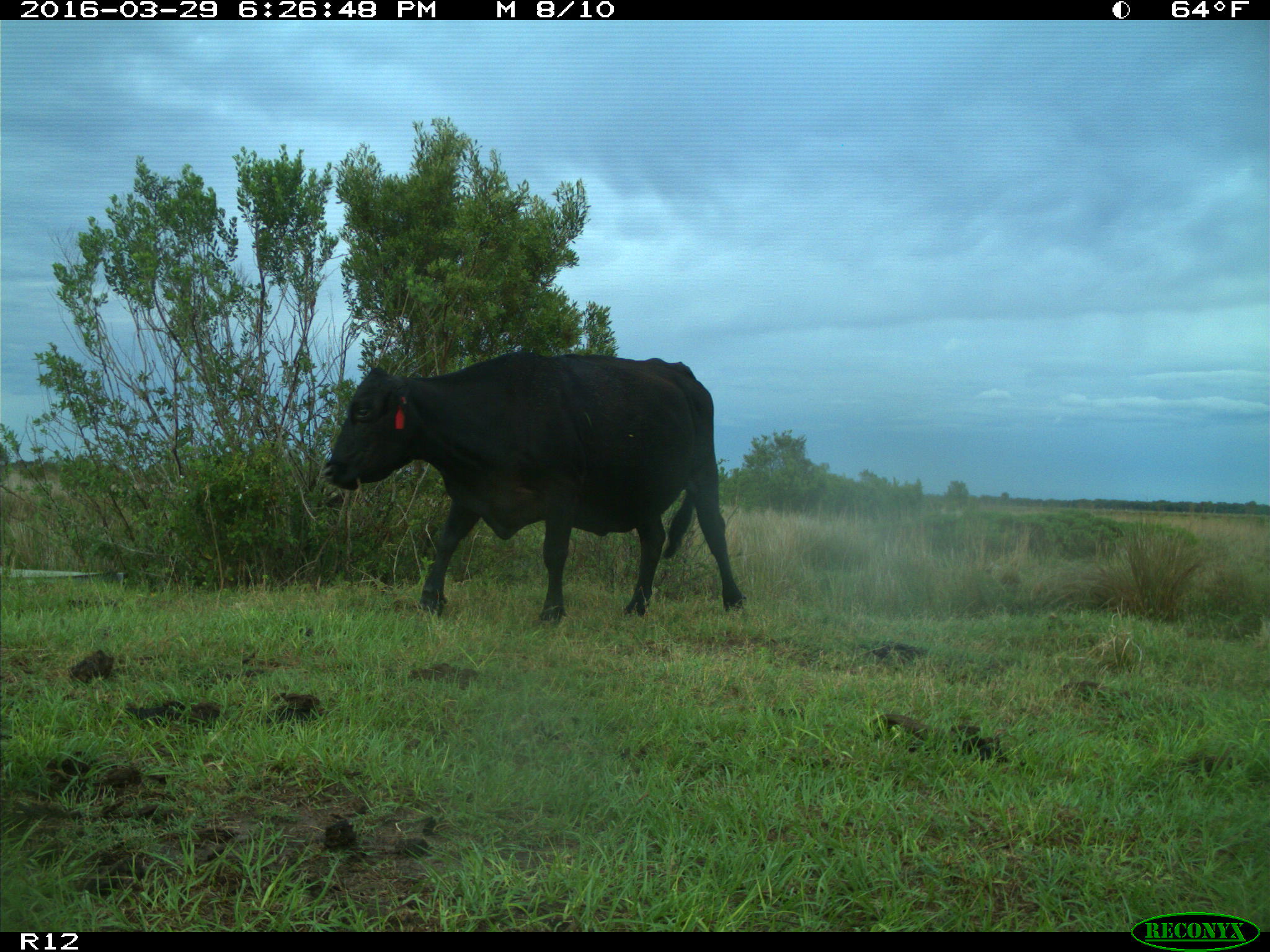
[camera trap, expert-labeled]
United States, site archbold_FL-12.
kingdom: Animalia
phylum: Chordata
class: Mammalia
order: Artiodactyla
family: Bovidae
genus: Bos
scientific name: Bos taurus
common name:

+-------+

* Work task: Return every entry of the data above verbatim, with no images included.

* Answer section:
[camera trap, expert-labeled]
United States, site archbold_FL-12.
kingdom: Animalia
phylum: Chordata
class: Mammalia
order: Artiodactyla
family: Bovidae
genus: Bos
scientific name: Bos taurus
common name:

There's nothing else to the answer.